> **THE TASK**:
Transcribe the data lines from the one containing "Study the picture" through the one containing "is closest to", inclusive, reproducing them character for character.

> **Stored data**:

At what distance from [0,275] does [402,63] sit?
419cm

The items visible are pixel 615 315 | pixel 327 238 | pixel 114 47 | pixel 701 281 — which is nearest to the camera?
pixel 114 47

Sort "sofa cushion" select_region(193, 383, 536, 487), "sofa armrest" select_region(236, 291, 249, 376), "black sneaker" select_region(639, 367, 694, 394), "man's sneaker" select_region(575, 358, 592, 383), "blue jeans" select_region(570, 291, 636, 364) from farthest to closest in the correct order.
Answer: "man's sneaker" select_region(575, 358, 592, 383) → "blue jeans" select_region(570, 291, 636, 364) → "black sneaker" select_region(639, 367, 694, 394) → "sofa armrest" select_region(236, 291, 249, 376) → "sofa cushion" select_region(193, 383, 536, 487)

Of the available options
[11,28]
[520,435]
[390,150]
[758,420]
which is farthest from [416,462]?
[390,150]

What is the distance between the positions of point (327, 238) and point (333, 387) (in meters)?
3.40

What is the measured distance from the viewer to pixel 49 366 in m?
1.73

...

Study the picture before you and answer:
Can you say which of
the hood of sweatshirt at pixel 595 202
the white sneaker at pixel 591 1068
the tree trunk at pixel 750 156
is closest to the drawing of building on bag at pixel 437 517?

> **WRITTEN RESPONSE**:
Study the picture before you and answer:
Can you say which of
the hood of sweatshirt at pixel 595 202
the white sneaker at pixel 591 1068
the tree trunk at pixel 750 156
is closest to the drawing of building on bag at pixel 437 517?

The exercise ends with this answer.